Lawmaker groups holding a majority in the European Parliament have agreed to scale back the EU’s Corporate Sustainability Due Diligence Directive (CSDDD), further narrowing the number of companies that would be required to identify and address human rights and environmental harms in their value chains.
The deal, reached late on Wednesday, raises the thresholds so that the rules would apply only to firms with at least 5,000 employees and €1.5bn in turnover, compared with the current scope of 1,000 employees and €450m.
The accord was struck between the centre-right European People’s Party (EPP), the Socialists & Democrats (S&D) and Renew. Jörgen Warborn, the EPP lead on the file, said the objective was to simplify the regime for European business and support growth. Socialist negotiators accepted the compromise after warnings that the EPP could instead assemble a majority with far-right groups for a more sweeping rollback. Dutch Socialist MEP Lara Wolters resigned as S&D negotiator in protest.
CSDDD entered into force in July 2024 and requires in-scope companies to conduct due diligence on adverse impacts in their operations and supply chains, backed by administrative sanctions that can reach up to 5% of global turnover and civil liability provisions at member-state level. National transposition is due by July 2026, with phased application thereafter. The Parliament’s latest move does not change those fundamentals but would significantly reduce the number of companies captured by the directive.
The political context has shifted since adoption. EU capitals, notably Berlin and Paris, have pressed for simplification of a cluster of sustainability files, arguing that regulatory complexity and overlapping obligations hamper competitiveness. The Commission has separately consulted on easing elements of the wider sustainability rule-book. In parallel, the United States has urged Brussels to dial back corporate environmental and due-diligence requirements that would reach US multinationals, adding transatlantic pressure to the debate.
Under the Parliament’s cross-group agreement, firms below the new 5,000-employee/€1.5bn turnover threshold would fall out of scope. Supporters say concentrating obligations on the largest companies will cut compliance costs and administrative burden. Opponents, including some civil society groups and investors, warn that shrinking the perimeter risks weakening accountability across supply chains, where abuses and environmental damage often occur at arm’s length from parent companies. The EPP argues the compromise preserves the law’s core duties while making it more workable; S&D describes the deal as the least-worse outcome given the arithmetic of the chamber.

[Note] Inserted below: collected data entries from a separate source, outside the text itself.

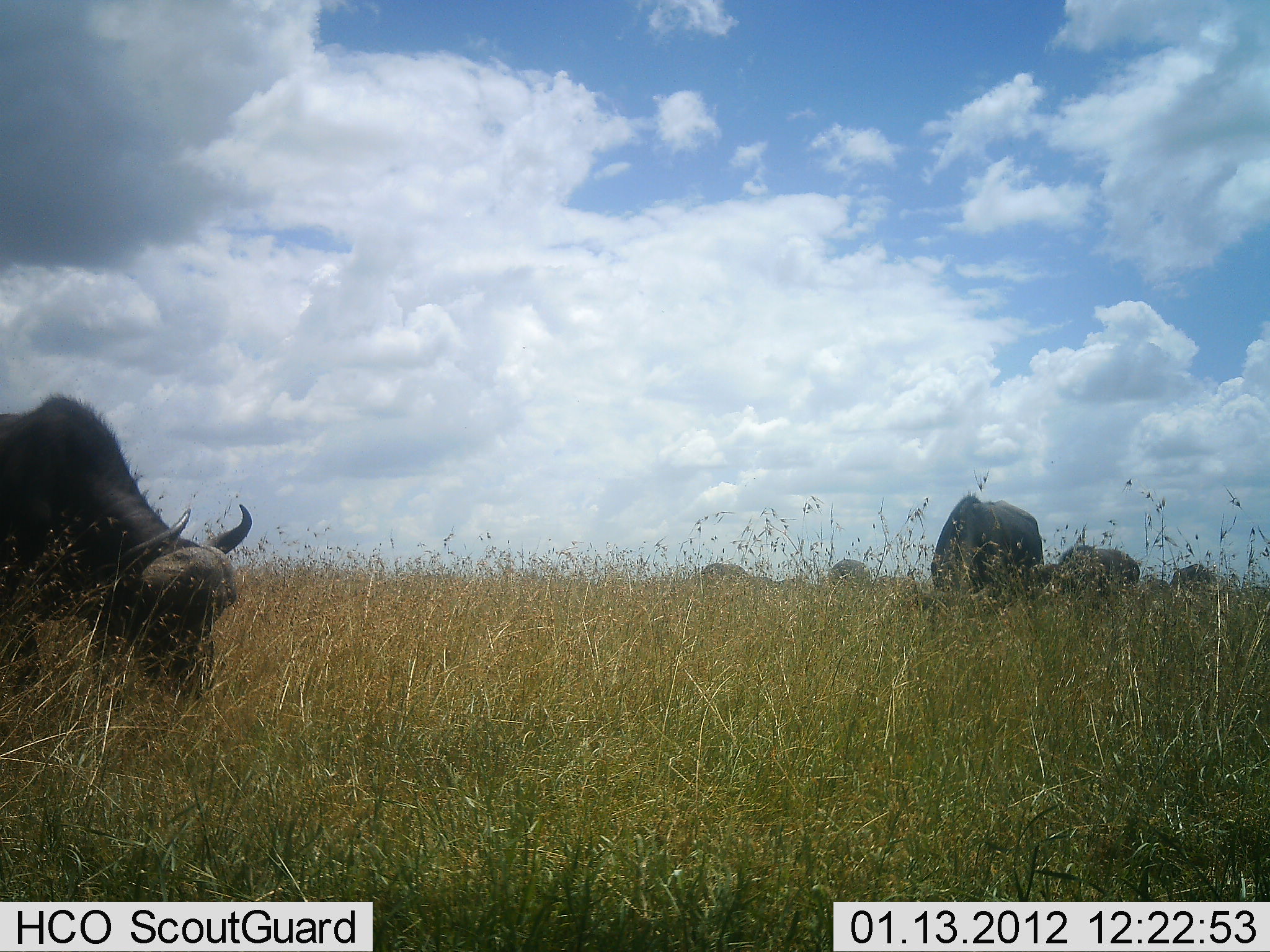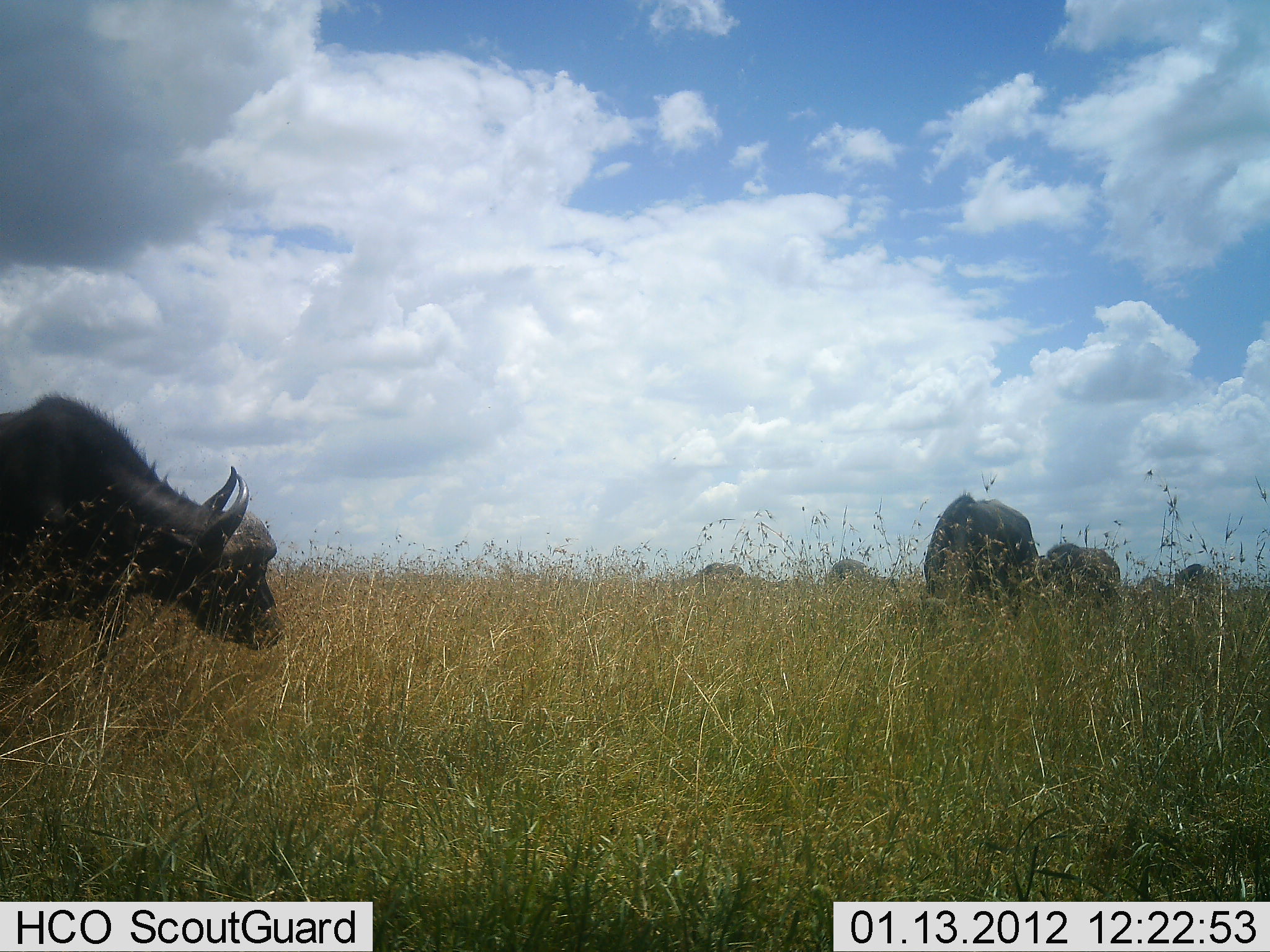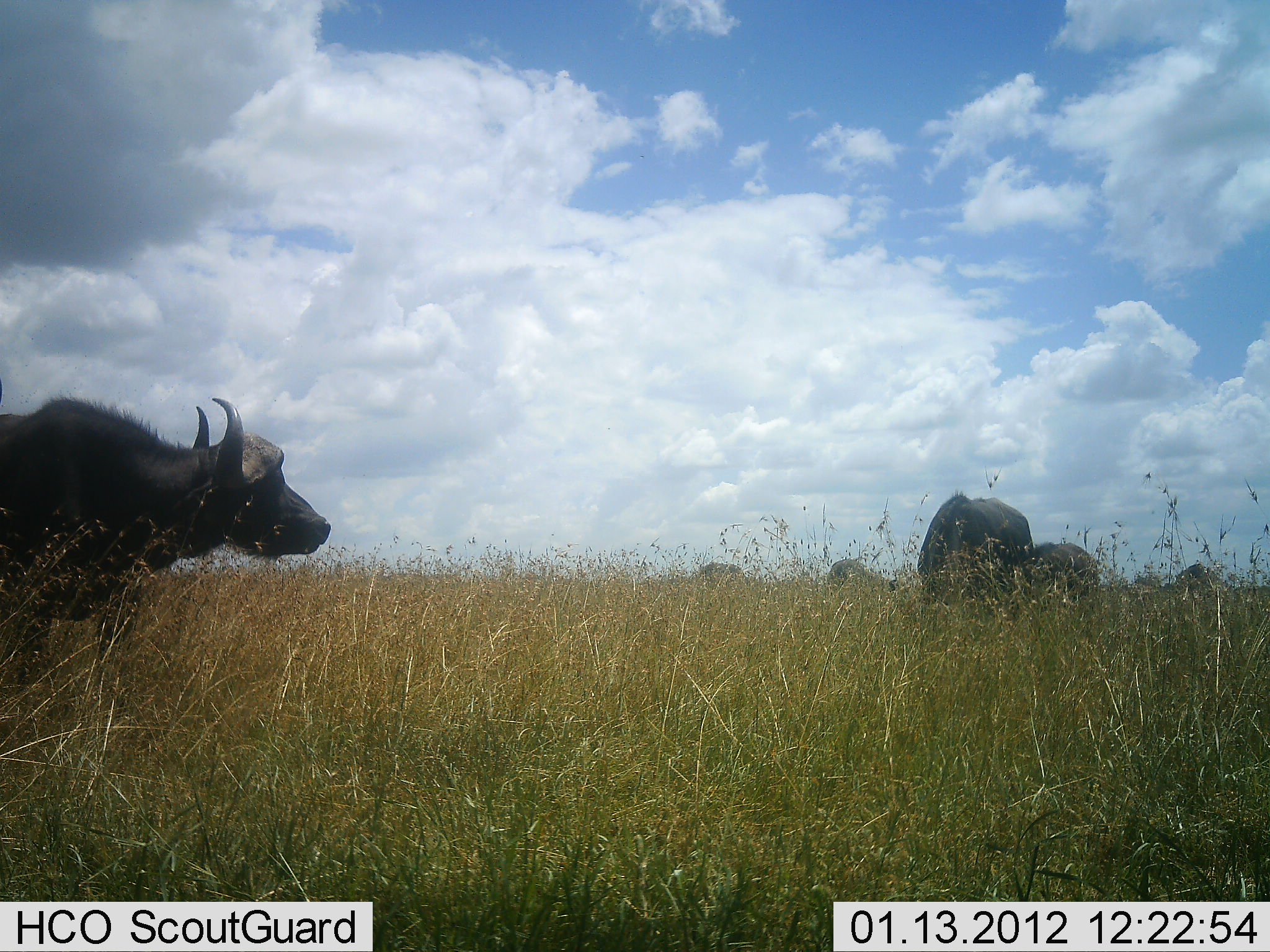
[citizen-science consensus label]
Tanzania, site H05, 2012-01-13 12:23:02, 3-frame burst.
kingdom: Animalia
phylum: Chordata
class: Mammalia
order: Artiodactyla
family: Bovidae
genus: Syncerus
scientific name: Syncerus caffer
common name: cape buffalo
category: buffalo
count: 6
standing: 52%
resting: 0%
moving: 37%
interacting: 4%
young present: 7%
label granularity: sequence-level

The Parliament is expected to vote on the revised mandate later in October. If endorsed, trilogue negotiations with the Council would follow to settle the final text. Any agreed changes would then be reflected in national implementing laws in the run-up to the 2026 deadline, unless institutions decide to modify the transposition timetable. Procedurally, alterations to material scope—such as company thresholds—would have a direct effect on which entities are obliged to prepare due-diligence policies, conduct risk mapping, take remedial measures and report on outcomes once application dates begin to bite.
The directive sits alongside the Corporate Sustainability Reporting Directive (CSRD) and other green-industrial policies. Earlier this year, drafts circulating in Brussels suggested easing or delaying parts of that broader framework, including plans to narrow reporting standards and lighten due-diligence expectations for indirect relationships. Wednesday’s agreement goes further than proposals aired in the first half of 2025 by raising the CSDDD thresholds substantially above earlier options considered by negotiators.

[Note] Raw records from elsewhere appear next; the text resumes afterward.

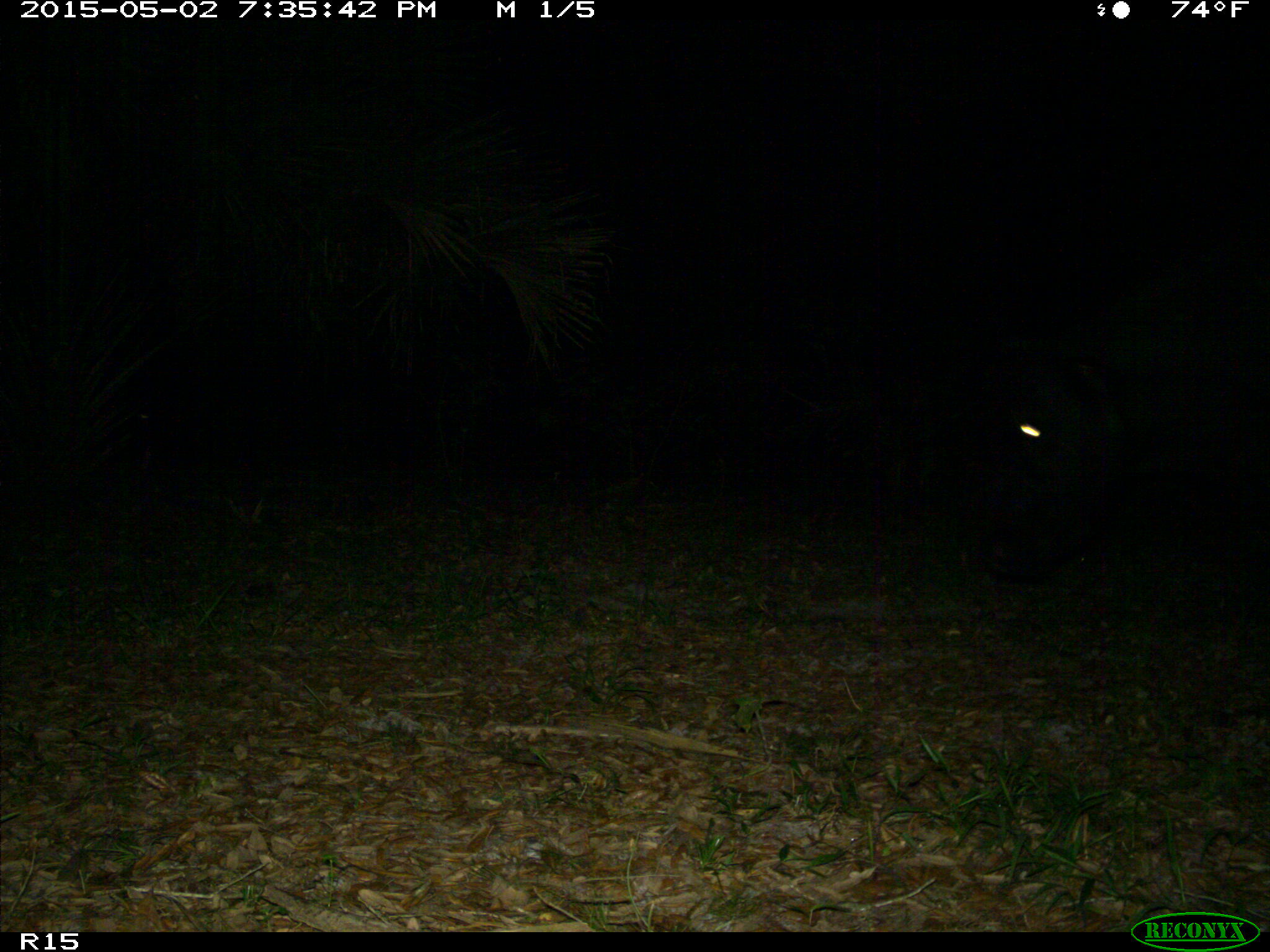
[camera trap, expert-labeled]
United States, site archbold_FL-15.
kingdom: Animalia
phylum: Chordata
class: Mammalia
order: Artiodactyla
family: Bovidae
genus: Bos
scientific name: Bos taurus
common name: domestic cow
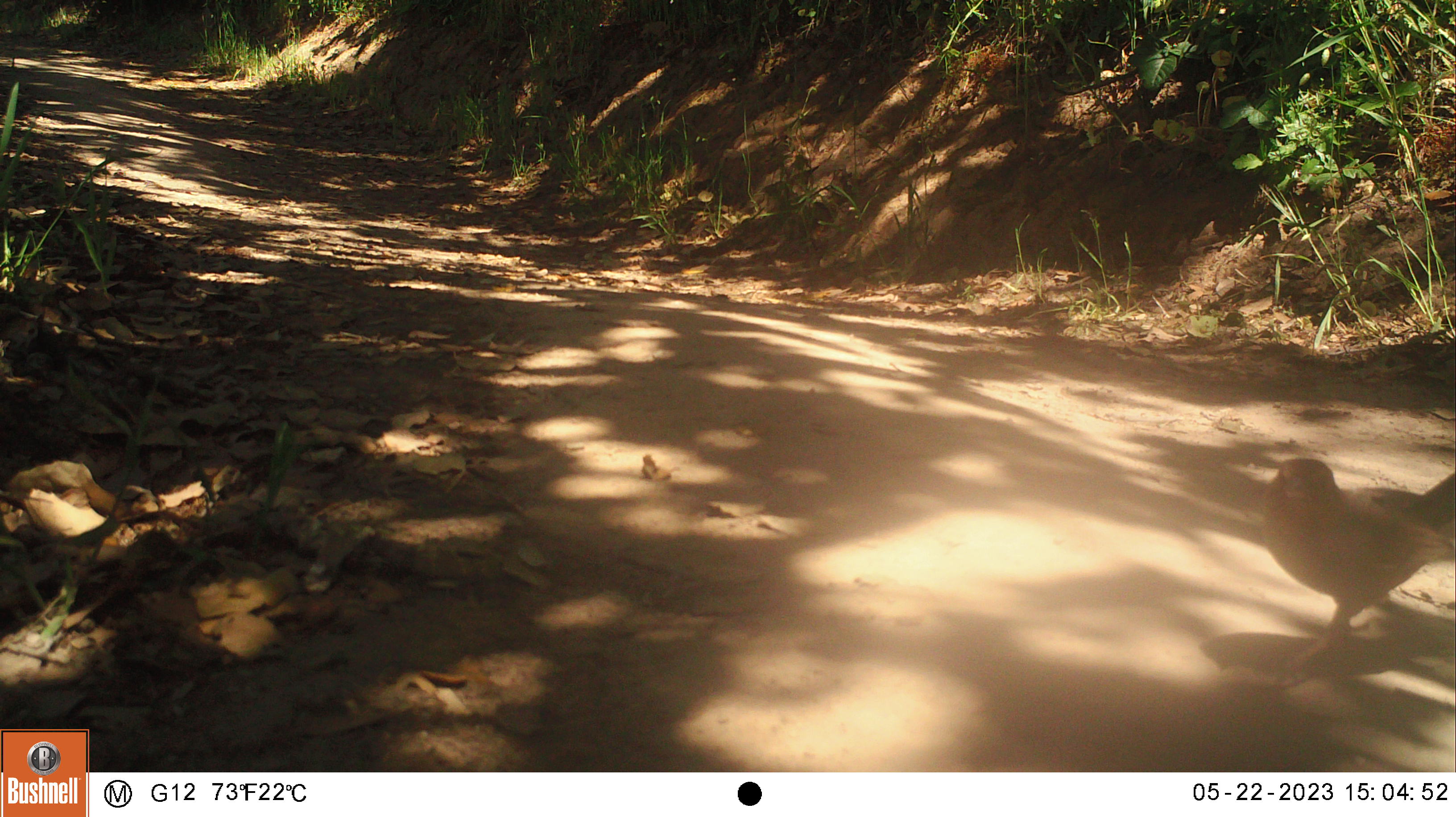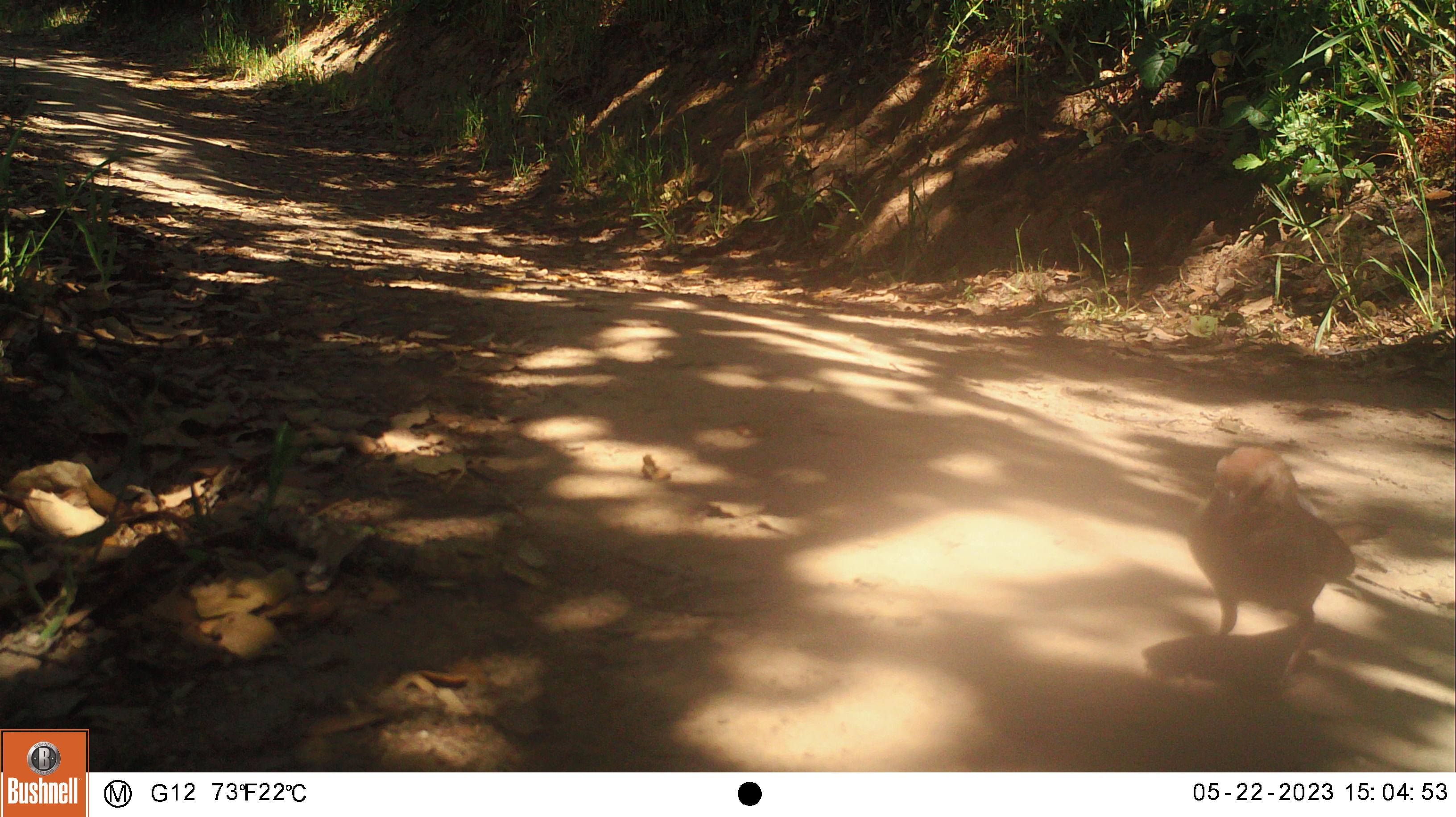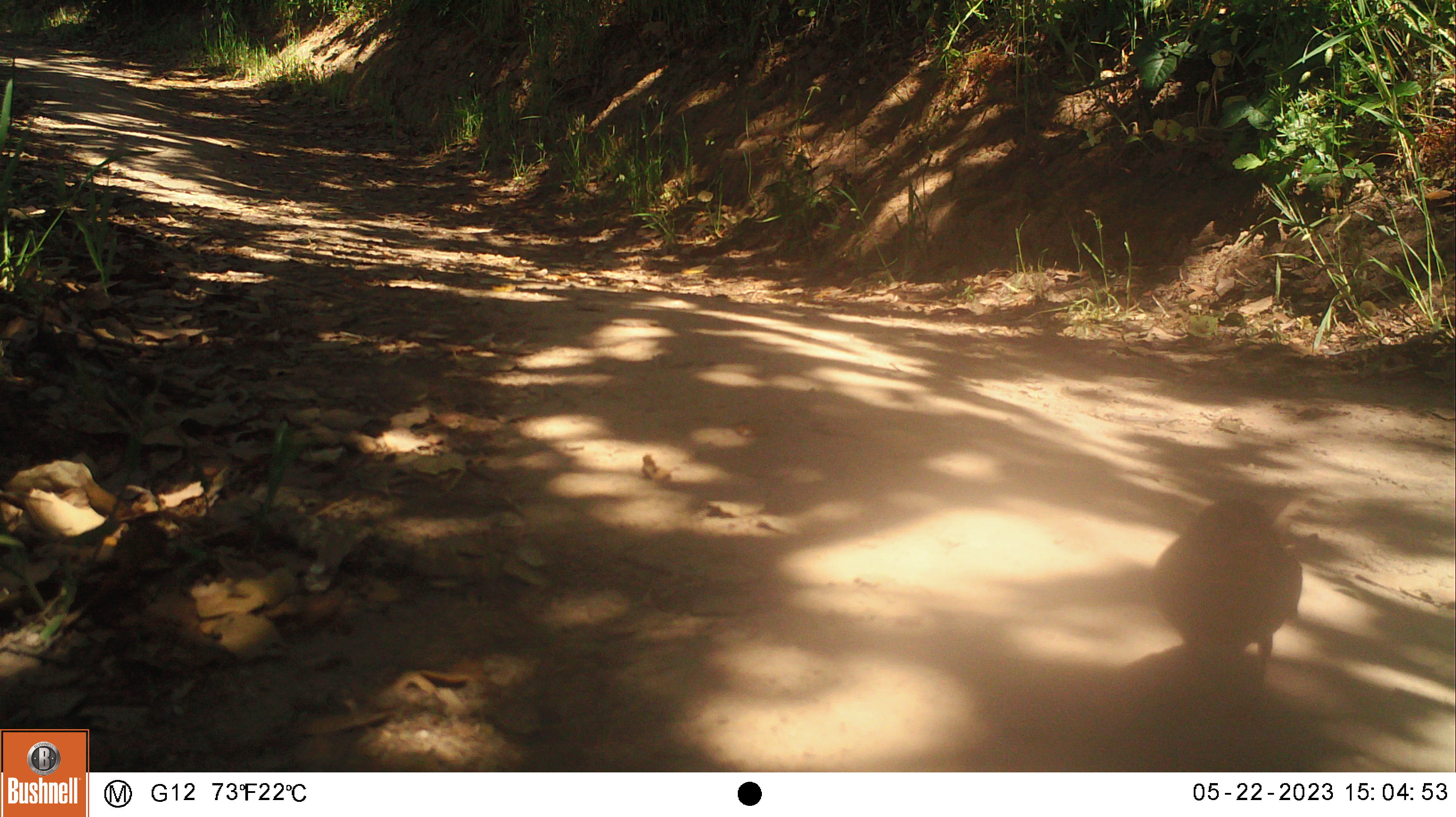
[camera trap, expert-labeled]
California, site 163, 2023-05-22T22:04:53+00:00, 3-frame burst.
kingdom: Animalia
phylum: Chordata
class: Aves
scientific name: Aves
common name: bird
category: unknown bird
Unknown bird (bird) (Aves).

For companies that remain in scope, the compliance baseline is unchanged: boards will need to ensure governance structures for due diligence, identify and prioritise salient risks, engage with suppliers, set and monitor corrective action, and document processes in line with supervisory expectations. Enforcement will continue to rest with national authorities, coordinated through an EU network, with potential penalties and civil-liability exposure where firms fail to meet statutory duties. The precise contours of those obligations—particularly around indirect business relationships—will depend on the final compromise struck with the Council.
Campaign groups and some businesses that backed the original directive are expected to lobby MEPs ahead of the plenary vote, arguing that narrowing coverage could create uneven standards across sectors and supply chains. Business associations representing large multinationals are likely to support the Parliament’s direction of travel, framing the change as a targeted adjustment rather than a retreat from sustainability objectives. With a majority coalition in place, attention now turns to whether member states will accept the higher thresholds or seek a different balance in trilogue.